Invited Commentary: Another Perspective on Food Frequency Questionnaires

Gladys Block

1 From the School of Public Health, University of California, Berkeley, 426 Warren Hall, Berkeley, CA 94720-7360 (e-mail: gblock{at}uclink4.berkeley.edu).

Abbreviations: Block95, the 1995 version of the Block food frequency questionnaire (Block98 defined similarly); DHQ, Diet History Questionnaire; FFQ, food frequency questionnaire; FFQenergy, energy as estimated by FFQ; FFQnutrient, nutrient as estimated by FFQ; NHANES, National Health and Nutrition Examination Survey; RecordsEnergy, energy as estimated by records

As expected, Subar et al. (1Go have produced an excellent study and a balanced report. Such work is important, so that we can continuously improve the instruments used in epidemiologic research, as well as those used in clinical or counseling situations or in nutrition policy decisions and recommendations.

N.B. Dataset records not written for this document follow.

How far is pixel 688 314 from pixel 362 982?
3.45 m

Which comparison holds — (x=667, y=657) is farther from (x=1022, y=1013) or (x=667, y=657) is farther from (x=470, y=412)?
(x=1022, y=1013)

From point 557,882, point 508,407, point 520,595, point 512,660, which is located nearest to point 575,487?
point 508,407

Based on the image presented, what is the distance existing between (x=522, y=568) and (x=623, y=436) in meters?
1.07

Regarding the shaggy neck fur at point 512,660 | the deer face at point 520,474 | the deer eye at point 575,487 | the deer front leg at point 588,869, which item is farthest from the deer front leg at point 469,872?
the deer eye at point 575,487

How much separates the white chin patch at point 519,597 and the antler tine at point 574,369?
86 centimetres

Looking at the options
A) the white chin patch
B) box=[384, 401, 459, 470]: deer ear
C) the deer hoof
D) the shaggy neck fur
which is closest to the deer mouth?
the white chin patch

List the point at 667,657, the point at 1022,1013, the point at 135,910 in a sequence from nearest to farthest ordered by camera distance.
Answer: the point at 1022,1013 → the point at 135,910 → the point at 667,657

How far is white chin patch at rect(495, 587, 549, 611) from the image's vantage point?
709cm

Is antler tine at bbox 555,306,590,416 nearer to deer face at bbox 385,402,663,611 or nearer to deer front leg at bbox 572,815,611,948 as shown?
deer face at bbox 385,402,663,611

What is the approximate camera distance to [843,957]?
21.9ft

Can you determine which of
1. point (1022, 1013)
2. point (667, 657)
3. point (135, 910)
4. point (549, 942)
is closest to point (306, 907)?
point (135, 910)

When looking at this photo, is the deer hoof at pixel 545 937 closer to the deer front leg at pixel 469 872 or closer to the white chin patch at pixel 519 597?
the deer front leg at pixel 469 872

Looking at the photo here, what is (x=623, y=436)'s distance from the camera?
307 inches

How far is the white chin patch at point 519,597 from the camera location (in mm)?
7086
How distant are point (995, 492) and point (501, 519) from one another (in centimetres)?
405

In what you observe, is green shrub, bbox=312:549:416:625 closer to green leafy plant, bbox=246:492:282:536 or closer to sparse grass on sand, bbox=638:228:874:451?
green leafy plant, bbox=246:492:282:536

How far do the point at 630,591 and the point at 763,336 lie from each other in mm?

It is important to note that Subar et al. decided to test the 1995 version of the Block food frequency questionnaire (FFQ) (Block95) instead of the 1998 version (Block98), which was available at the time. Block98 was developed from National Health and Nutrition Examination Survey (NHANES) III data, whereas Block95 had been based on NHANES II; Block98 also incorporates other design elements, such as additional low-fat food choices and portion-size pictures. The decision by Subar et al. to use the 1995 version was made to provide a greater contrast between the Diet History Questionnaire (DHQ) and an older FFQ method, since the 1998 version already incorporated many of the same cognitive enhancements as the DHQ. It is also regrettable that they chose to change the analysis options we use and recommend, including "Fruit-Adjust," "Veg-Adjust," and "Recalc."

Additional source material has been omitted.